The task: Quote the entries verbatim from their beginning through the line containing "Answer: point 14,338, point", omitting the pictures.

--- begin Data in this exercise ---

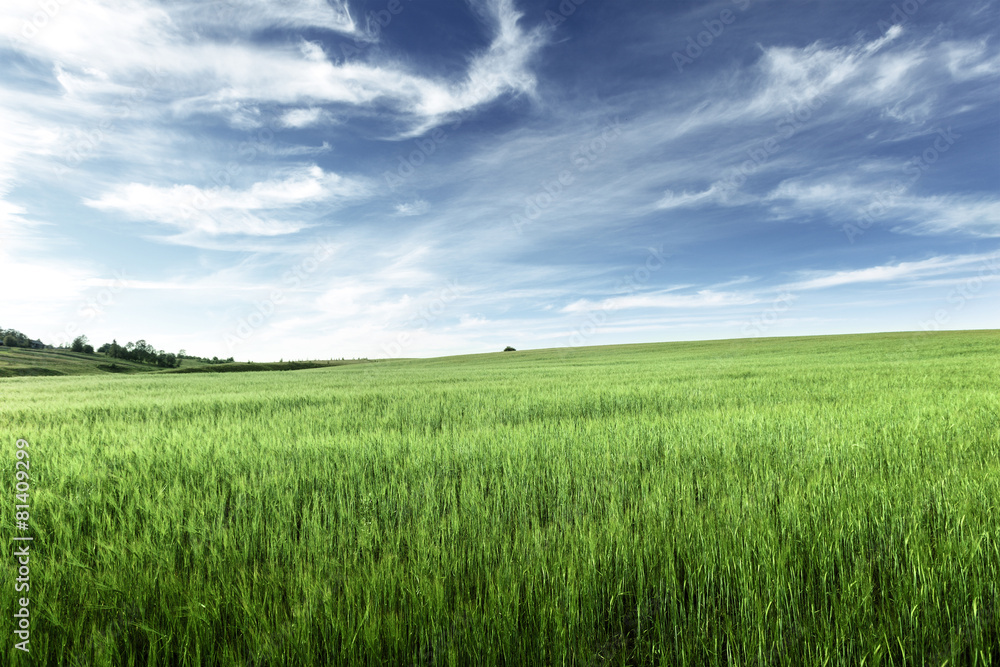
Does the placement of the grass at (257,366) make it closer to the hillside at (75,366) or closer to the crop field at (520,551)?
the hillside at (75,366)

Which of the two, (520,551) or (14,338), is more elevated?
(14,338)

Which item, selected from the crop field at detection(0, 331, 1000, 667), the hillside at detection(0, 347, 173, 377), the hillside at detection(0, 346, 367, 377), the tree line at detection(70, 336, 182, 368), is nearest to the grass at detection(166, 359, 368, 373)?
the hillside at detection(0, 346, 367, 377)

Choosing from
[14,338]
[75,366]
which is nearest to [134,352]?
[14,338]

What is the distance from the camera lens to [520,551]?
8.38 feet

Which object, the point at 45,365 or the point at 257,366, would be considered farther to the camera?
the point at 257,366

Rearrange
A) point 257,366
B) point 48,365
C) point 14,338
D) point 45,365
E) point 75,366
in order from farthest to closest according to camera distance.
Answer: point 14,338, point 257,366, point 75,366, point 48,365, point 45,365

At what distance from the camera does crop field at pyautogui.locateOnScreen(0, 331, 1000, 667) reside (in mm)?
1877

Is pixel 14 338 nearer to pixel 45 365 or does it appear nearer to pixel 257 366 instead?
pixel 45 365

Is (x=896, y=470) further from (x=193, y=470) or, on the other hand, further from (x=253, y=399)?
(x=253, y=399)

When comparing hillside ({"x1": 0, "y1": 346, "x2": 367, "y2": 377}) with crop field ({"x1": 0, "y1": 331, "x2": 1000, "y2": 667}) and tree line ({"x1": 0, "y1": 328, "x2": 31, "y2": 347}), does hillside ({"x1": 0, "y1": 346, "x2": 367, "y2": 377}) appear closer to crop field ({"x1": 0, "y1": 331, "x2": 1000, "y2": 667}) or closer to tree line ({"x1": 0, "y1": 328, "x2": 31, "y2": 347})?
tree line ({"x1": 0, "y1": 328, "x2": 31, "y2": 347})

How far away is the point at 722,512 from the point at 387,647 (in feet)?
7.73

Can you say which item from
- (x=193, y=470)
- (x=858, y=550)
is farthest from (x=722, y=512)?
(x=193, y=470)

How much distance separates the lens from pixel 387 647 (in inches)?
73.1

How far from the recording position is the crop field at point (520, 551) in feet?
6.16
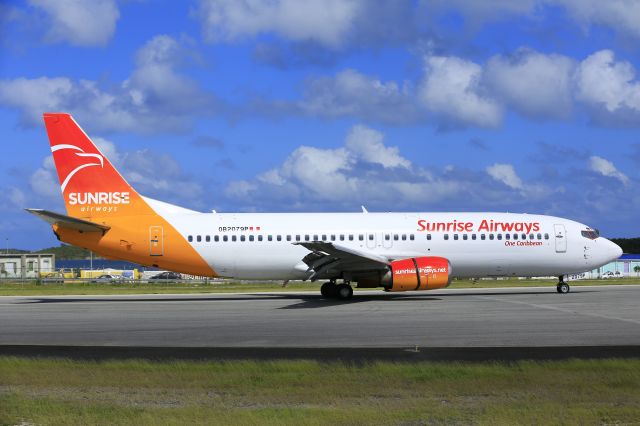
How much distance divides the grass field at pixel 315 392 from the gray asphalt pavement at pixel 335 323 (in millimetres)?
3475

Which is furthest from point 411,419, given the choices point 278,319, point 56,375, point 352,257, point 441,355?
point 352,257

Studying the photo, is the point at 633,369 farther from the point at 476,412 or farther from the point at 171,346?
the point at 171,346

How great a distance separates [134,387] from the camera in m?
11.8

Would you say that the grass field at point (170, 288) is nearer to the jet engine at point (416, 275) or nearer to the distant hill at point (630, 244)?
the jet engine at point (416, 275)

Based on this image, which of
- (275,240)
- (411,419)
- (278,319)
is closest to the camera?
(411,419)

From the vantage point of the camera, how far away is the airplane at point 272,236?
107ft

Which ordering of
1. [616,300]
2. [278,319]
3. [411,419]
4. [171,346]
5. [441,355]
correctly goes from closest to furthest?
[411,419], [441,355], [171,346], [278,319], [616,300]

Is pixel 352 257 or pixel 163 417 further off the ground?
pixel 352 257

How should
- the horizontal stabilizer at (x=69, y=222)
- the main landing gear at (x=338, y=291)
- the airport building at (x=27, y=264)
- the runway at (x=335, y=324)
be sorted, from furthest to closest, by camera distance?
the airport building at (x=27, y=264)
the main landing gear at (x=338, y=291)
the horizontal stabilizer at (x=69, y=222)
the runway at (x=335, y=324)

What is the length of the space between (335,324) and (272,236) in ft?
40.0

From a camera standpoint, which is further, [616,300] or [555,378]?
[616,300]

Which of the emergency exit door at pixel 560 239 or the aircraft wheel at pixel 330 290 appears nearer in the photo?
the aircraft wheel at pixel 330 290

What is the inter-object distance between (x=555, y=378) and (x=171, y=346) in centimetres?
865

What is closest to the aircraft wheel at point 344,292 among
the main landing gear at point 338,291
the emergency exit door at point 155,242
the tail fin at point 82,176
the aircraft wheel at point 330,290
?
the main landing gear at point 338,291
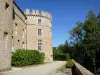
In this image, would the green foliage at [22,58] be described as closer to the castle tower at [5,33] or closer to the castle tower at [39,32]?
the castle tower at [5,33]

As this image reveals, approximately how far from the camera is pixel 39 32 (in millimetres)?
45375

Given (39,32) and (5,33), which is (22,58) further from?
(39,32)

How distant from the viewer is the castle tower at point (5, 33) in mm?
19497

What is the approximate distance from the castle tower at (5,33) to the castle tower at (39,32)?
22787 millimetres

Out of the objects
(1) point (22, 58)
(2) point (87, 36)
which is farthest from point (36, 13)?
(1) point (22, 58)

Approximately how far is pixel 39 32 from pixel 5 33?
24773 mm

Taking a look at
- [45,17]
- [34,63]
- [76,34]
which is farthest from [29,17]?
[76,34]

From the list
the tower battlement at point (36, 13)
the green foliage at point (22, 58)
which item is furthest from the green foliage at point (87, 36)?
the green foliage at point (22, 58)

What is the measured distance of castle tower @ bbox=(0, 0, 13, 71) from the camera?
1950 centimetres

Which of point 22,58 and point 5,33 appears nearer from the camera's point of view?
point 5,33

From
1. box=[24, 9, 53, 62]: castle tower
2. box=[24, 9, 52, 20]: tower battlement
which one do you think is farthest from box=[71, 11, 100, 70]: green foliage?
box=[24, 9, 52, 20]: tower battlement

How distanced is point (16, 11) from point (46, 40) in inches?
588

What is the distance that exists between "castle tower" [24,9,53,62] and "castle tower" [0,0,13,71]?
22787 millimetres

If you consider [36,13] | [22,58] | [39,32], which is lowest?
[22,58]
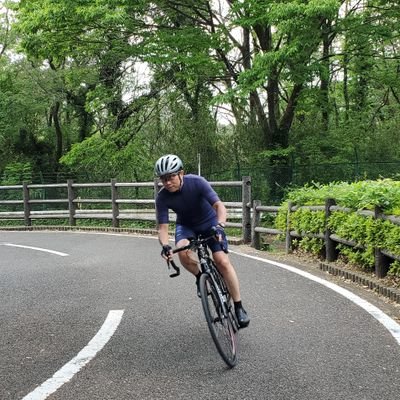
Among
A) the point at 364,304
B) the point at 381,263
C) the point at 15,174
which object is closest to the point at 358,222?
the point at 381,263

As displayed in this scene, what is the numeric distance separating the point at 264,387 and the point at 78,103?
30.8 meters

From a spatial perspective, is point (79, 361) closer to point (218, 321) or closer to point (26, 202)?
point (218, 321)

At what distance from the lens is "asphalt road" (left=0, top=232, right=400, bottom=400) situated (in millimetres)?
4000

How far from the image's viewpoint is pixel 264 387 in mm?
3965

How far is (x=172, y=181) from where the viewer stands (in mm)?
5000

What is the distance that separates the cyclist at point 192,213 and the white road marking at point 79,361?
1.19 metres

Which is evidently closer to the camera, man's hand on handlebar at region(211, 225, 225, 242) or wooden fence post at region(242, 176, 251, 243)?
man's hand on handlebar at region(211, 225, 225, 242)

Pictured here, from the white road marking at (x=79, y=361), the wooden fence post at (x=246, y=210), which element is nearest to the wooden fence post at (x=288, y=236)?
the wooden fence post at (x=246, y=210)

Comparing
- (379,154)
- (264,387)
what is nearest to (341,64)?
(379,154)

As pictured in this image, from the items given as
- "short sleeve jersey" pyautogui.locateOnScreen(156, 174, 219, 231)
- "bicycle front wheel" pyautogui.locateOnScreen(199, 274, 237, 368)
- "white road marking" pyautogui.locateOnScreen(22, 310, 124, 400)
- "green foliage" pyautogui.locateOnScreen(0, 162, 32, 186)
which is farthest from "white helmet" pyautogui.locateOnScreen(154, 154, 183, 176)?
"green foliage" pyautogui.locateOnScreen(0, 162, 32, 186)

--- end Data in this exercise ---

Correct result:
Does the placement of the grass at (257,366) make it closer to the hillside at (75,366) or closer to the crop field at (520,551)?
the hillside at (75,366)

Which of the two, (520,551) or (14,338), is more elevated?
(14,338)

Which item, selected from the crop field at detection(0, 331, 1000, 667), the hillside at detection(0, 347, 173, 377), the hillside at detection(0, 346, 367, 377), the tree line at detection(70, 336, 182, 368), is nearest to the grass at detection(166, 359, 368, 373)?
the hillside at detection(0, 346, 367, 377)

Choosing from
[14,338]
[75,366]
which is nearest to [134,352]?
[14,338]

What is the distance from the camera lens to [520,551]?
8.38 feet

Which object, the point at 45,365 or the point at 257,366, would be considered farther to the camera?
the point at 257,366

Rearrange
A) point 257,366
B) point 48,365
C) point 14,338
D) point 45,365
E) point 75,366
in order from farthest to closest according to camera distance.
Answer: point 14,338, point 257,366, point 75,366, point 48,365, point 45,365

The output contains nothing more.